Entrambe le strategie prevedono un piano d’azione per rendere concreto il perseguimento degli obiettivi, che comprende l’adozione di proposte legislative da parte della Commissione europea, l’integrazione dei target proposti nei documenti legislativi già oggetto di discussione da parte del Parlamento e del Consiglio della UE, la creazione di un sistema di monitoraggio e valutazione dei progressi verso i target, un maggiore coordinamento tra le autorità europee, al loro interno e con quelle nazionali, rispetto ad alcuni temi (per es. le frodi alimentari).
I documenti della Commissione hanno suscitato reazioni molto differenti: i target proposti sono stati valutati come ambiziosi, eccessivi, o troppo timidi.
L’esame delle strategie evidenzia alcuni nodi cruciali per la loro efficace attuazione. Il primo riguarda il coinvolgimento dei soggetti interessati, a partire dalle comunità agricole, che a loro volta fanno parte delle comunità delle aree rurali. La Commissione afferma che è importante lavorare di concerto con tali comunità per incentivare la transizione verso un nuovo modello di sviluppo, ma, almeno fino a oggi, il loro coinvolgimento non appare particolarmente significativo. Emergono poi interrogativi, in particolare riguardo all’impatto sui costi di produzione e alla coerenza tra i tempi per l’adeguamento e la disponibilità degli strumenti e le risorse per attuarlo. Infine, è necessario trovare un punto di equilibrio tra l’obiettivo di favorire la transizione, compresa quella degli interlocutori che finora l’hanno osteggiata o ritardata per trarne vantaggio competitivo, e il rischio di sfavorire proprio chi tale transizione l’ha già in tutto o in parte compiuta.
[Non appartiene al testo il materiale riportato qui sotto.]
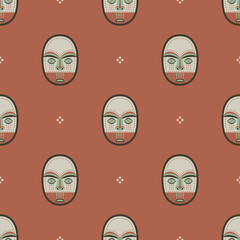 Seamless ethnic pattern with Native American masks of Eskimo or Inuit Indians. Ethnic Indigenous design. On red background.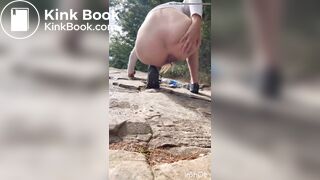 Cute girl outdoor shitting on the rocks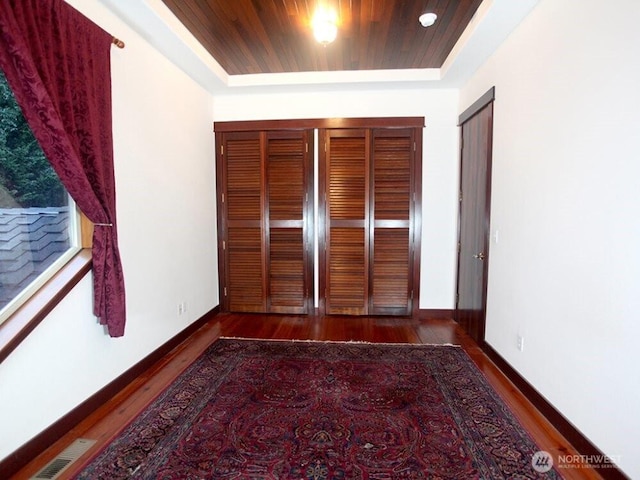 unfurnished bedroom with wood finished floors, baseboards, visible vents, wood ceiling, and a raised ceiling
Un secondo nodo concerne la coerenza di queste nuove strategie con la Politica agricola comune 2021-2027 già in discussione (cfr. A. Simonato, «La Politica agricola comune per la programmazione 2021-2027», in Aggiornamenti Sociali, 3 [2020] 254-256), per non rischiare di disallineare strumenti, risorse e obiettivi e rendere più faticosi tutti i processi. Un terzo nodo riguarda infine la concorrenza tra Stati membri, a partire dalle specificità e differenziazioni che ne caratterizzano il settore primario e i prodotti agroalimentari. Tale elemento emerge, ad esempio, nelle regole da adottare in tema di etichettatura, per fornire ai consumatori le informazioni per compiere le proprie scelte alimentari. Esistono indicazioni nutrizionali che categorizzano i singoli alimenti come “buoni” o “cattivi” per la salute tramite un indicatore sintetico come un colore, e altre che invece consentono di comprendere il contributo reale dell’alimento a una dieta complessivamente equilibrata. Il primo sistema, sostenuto da vari Stati, viene contestato da altri perché conduce, ad esempio, a indicare come “cattivi” prodotti DOP e alimenti tradizionali della dieta mediterranea.
La ricerca del punto di equilibrio tra le componenti della sostenibilità (ambientale, sociale ed economica) passa necessariamente per un serrato confronto tra i differenti interessi e visioni in gioco, che informi e coinvolga cittadini, formazioni sociali e istituzioni a tutti i livelli.